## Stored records

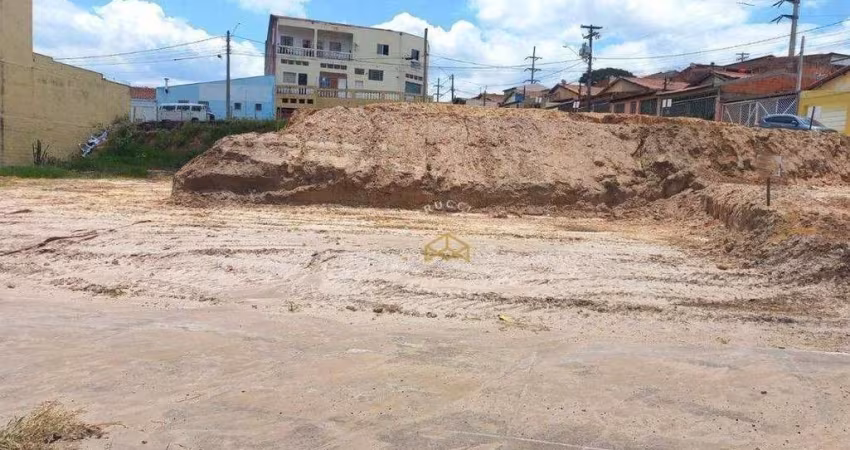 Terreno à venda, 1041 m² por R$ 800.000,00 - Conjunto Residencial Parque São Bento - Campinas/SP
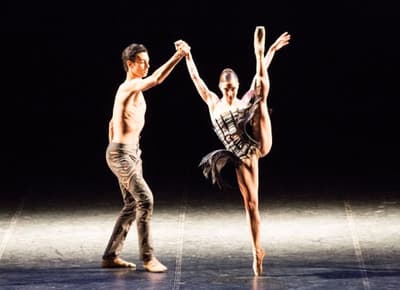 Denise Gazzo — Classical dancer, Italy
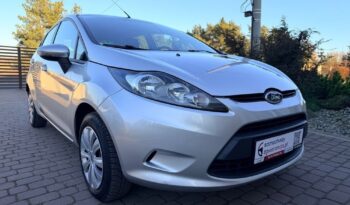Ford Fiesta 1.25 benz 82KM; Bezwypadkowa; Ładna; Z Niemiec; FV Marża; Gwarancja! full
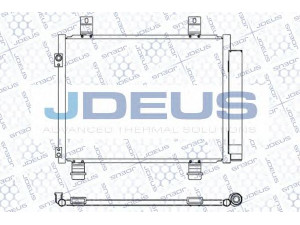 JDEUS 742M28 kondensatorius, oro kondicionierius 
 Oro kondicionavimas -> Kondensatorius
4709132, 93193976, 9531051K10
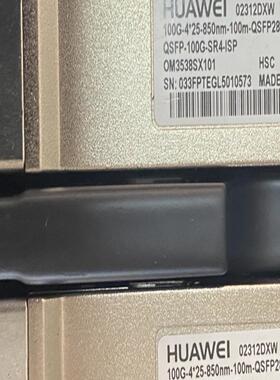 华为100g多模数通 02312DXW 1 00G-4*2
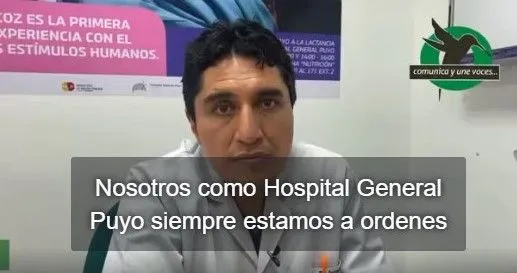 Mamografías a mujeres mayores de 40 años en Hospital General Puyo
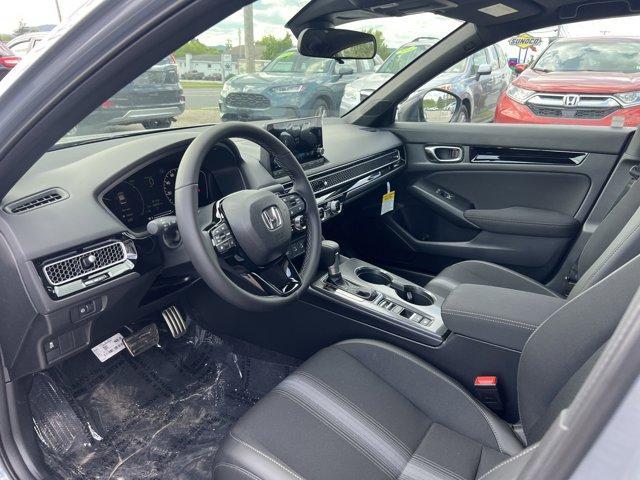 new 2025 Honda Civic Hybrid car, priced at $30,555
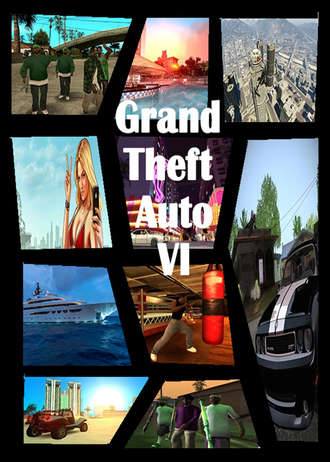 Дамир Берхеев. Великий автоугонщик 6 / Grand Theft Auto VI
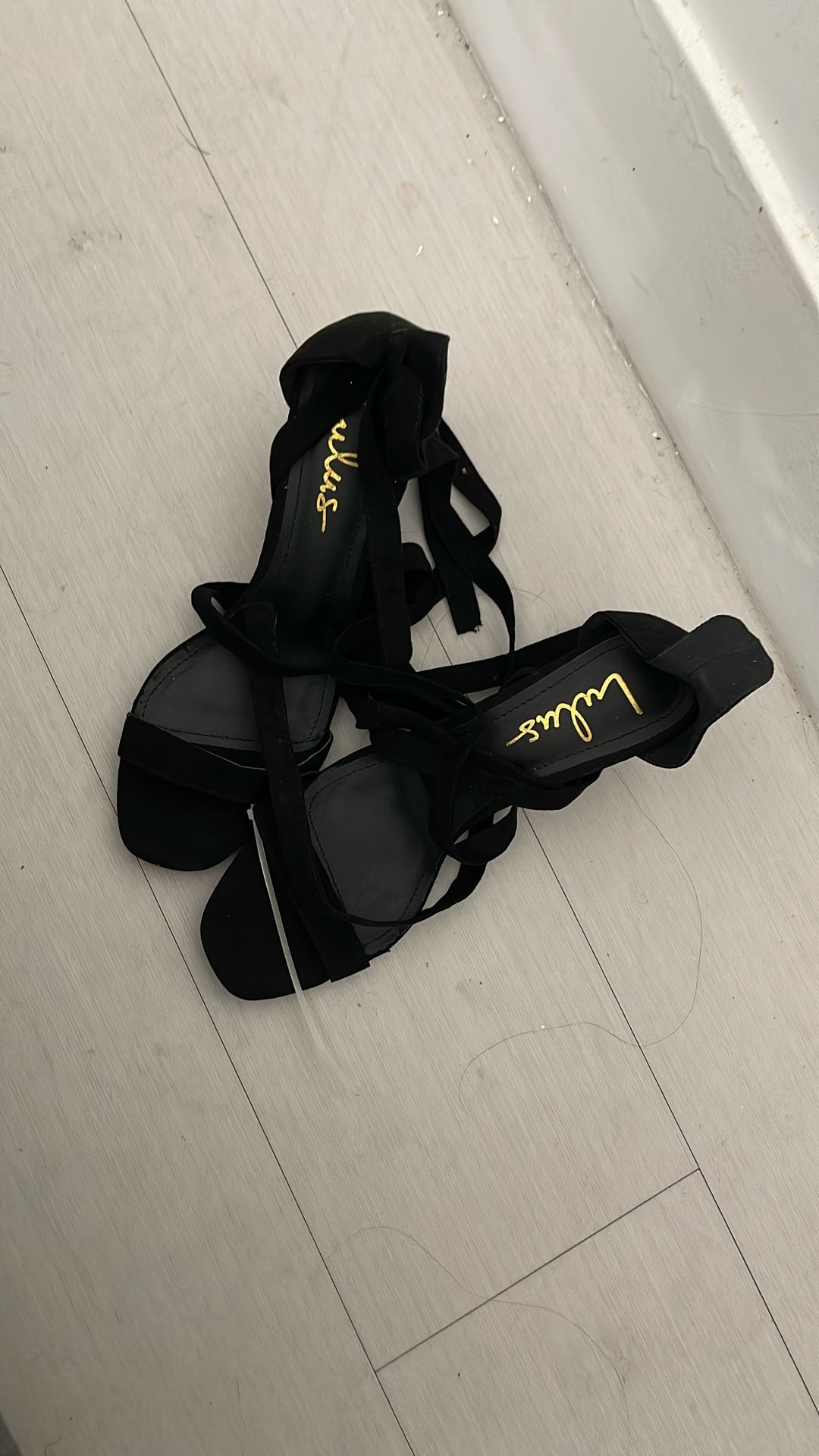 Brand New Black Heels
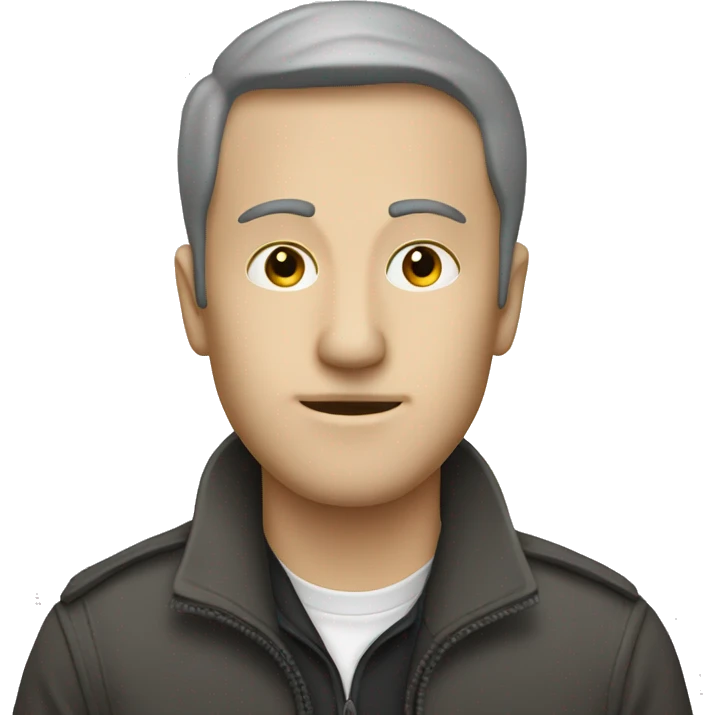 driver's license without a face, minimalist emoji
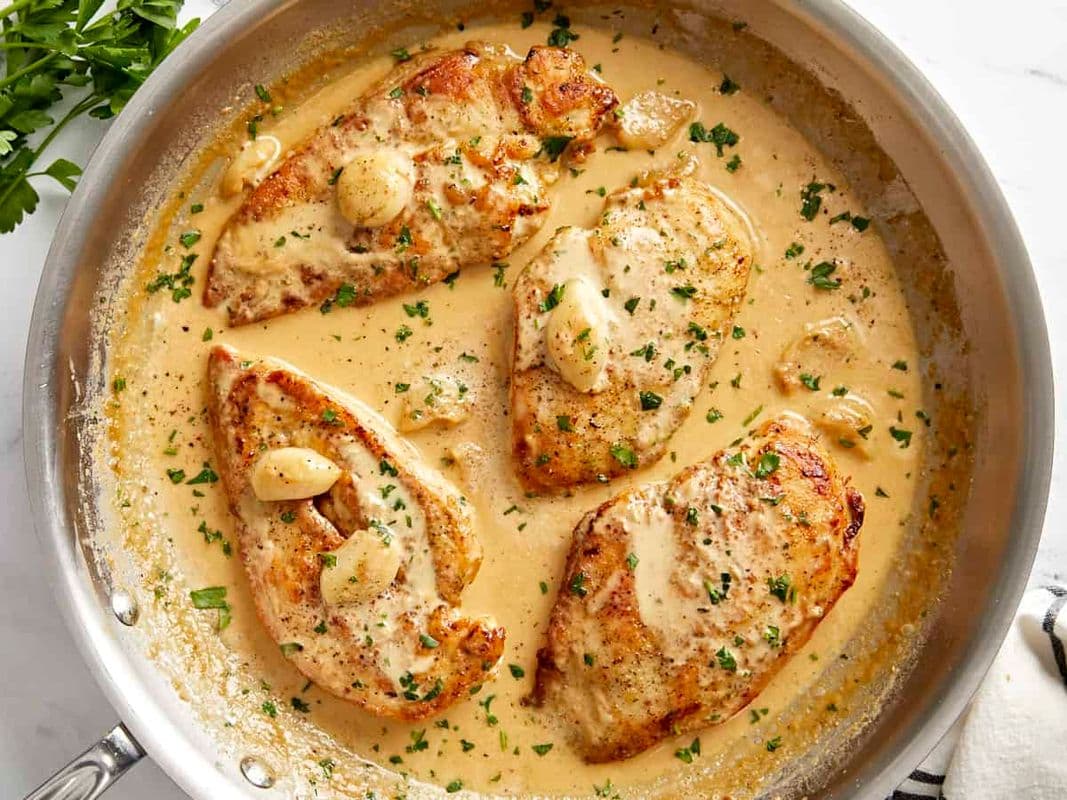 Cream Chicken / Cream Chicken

## Exercise
Format the lines above as a JSON list of strings, one string per line and no blank lines, with the pictures left out.

## Answer area
[
  " Terreno à venda, 1041 m² por R$ 800.000,00 - Conjunto Residencial Parque São Bento - Campinas/SP",
  " Denise Gazzo — Classical dancer, Italy",
  "Ford Fiesta 1.25 benz 82KM; Bezwypadkowa; Ładna; Z Niemiec; FV Marża; Gwarancja! full",
  " JDEUS 742M28 kondensatorius, oro kondicionierius ",
  " Oro kondicionavimas -> Kondensatorius",
  "4709132, 93193976, 9531051K10",
  " 华为100g多模数通 02312DXW 1 00G-4*2",
  " Mamografías a mujeres mayores de 40 años en Hospital General Puyo",
  " new 2025 Honda Civic Hybrid car, priced at $30,555",
  " Дамир Берхеев. Великий автоугонщик 6 / Grand Theft Auto VI",
  " Brand New Black Heels",
  " driver's license without a face, minimalist emoji",
  " Cream Chicken / Cream Chicken"
]